We have a friend who lets us fish from his catfish pond. I have lots in the freezer---but I'm out of freezer space. He called and said to come back over and "bring the boys fishin' ". I hate to throw fish back!! Does anyone know if you can can fish? 

Steph


----------



## tyusclan (Jan 1, 2005)

Welcome to the forum.

I know it can be done. 

I have a cousin who used to can a lot of mullet every year that was excellent. I don't know how catfish would do, or what the procedure for canning it would be.


----------



## True2Spirit (Apr 21, 2005)

Yes, canning fish is very simple. Just do a search and you'll find the "How To". I've never had canned catfish however. But canned carp is great, it's a mock salmon basically. And pickled fish is a treat !!


----------



## fishhead (Jul 19, 2006)

You should be able to smoke or dry them too.


----------



## BackfourtyMI. (Sep 3, 2007)

I've canned salmon & sucker. I follow my Ball canning book for those but catfish isn't in there. I would probly do about the same way though. Cold pack in pints or half pints, fill jar with water, 1 inch head space, add 1 tsp salt & 1 tsp vinegar and Pressure can for 1 hr & 20 minutes at 10 pounds of pressure is what I would do.
How will you use it after canning?

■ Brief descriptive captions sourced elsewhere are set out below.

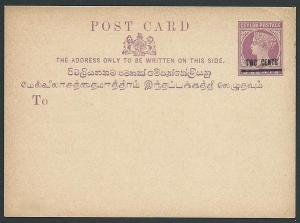 CEYLON QV TWO CENTS overprint postcard unused..............................46913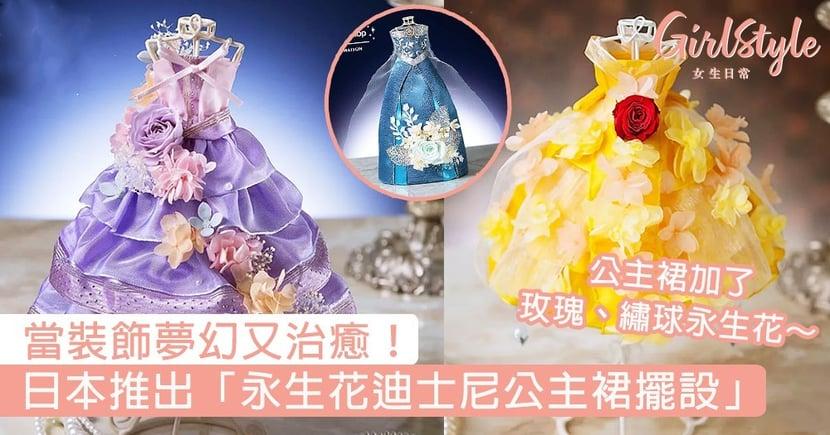 日本推出「永生花迪士尼公主裙擺設」!公主裙加了玫瑰、繡球永生花,當裝飾夢幻又治癒~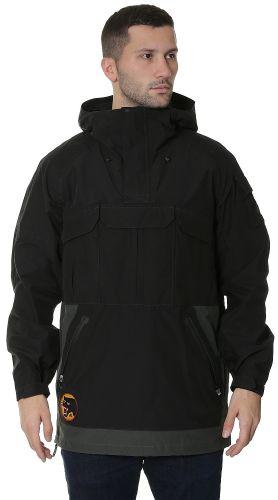 Analog Highmark Anorak bunda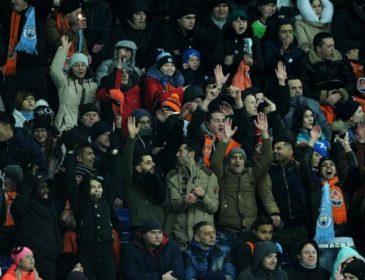 Фанаты Манчестер Сити поддержали героев АТО в матче с Шахтером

I use my salmon for salmon patties or salads, etc.


----------



## squeezinby (Apr 26, 2004)

Yes you can can fish. I found a great book at my local Wal-mart. It's called "Cleaning & Cooking Fish" by The Freshwater Angler. It has just about every way to prepare fish of all kinds. It even has a section on pickleing,canning and Salt preserving. I loved reading it
but I haven't had much chance to try the canning reciepes.


----------